The winds convey a simple lesson. We are relatively insignificant and not in control.
They also provide a demonstration of a more subtle and important message about the wisdom of acting and then letting go.
The order on the farm is artificial. In ecology it is a maxim that, without the addition of energy, a system will tend to disorder and dissipation - an ecological reinterpretation of the second law of thermodynamics.
Modern western agriculture maintains its order by inputs of energy, most of it exogenous and 'artificial'. Substances like petrochemical fuel and industrial fertilisers contain remarkable amounts of energy. In as much as they are imported, these forms are 'unnatural'.

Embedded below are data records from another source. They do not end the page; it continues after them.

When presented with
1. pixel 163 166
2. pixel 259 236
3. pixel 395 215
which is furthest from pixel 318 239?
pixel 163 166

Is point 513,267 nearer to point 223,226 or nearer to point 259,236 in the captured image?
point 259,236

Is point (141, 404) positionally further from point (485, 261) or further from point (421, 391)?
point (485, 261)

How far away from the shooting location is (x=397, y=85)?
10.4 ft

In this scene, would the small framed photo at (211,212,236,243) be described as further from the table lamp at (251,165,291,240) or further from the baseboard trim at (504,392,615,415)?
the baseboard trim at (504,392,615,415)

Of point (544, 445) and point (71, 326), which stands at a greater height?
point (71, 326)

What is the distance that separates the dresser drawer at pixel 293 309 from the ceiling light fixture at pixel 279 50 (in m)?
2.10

Permaculture, by contrast, is a way of harnessing and managing natural forms of energy in the landscape using inherent characteristics of the land and its natural and managed ecology.
These sources of 'natural' energy include the sun itself and the wind it drives.
Both natural and unnatural forms of energy generally dwarf the human work that influences the farm's condition.
Permaculture can be interpreted in a way that aligns with the cultivation of the eightfold path. A vegetarian permaculture can work towards wise livelihood - work that attempts of reduce the potential for suffering in this world.
Developing the vegetarian permaculture requires action. The ability of action to influence is observable, but limited by the relative power and complexity of the natural world.
Beyond those limits the influence of any action is uncertain. Action may provide an expected result or it may not, or something else altogether may happen. Thus the wisdom in acting but letting go.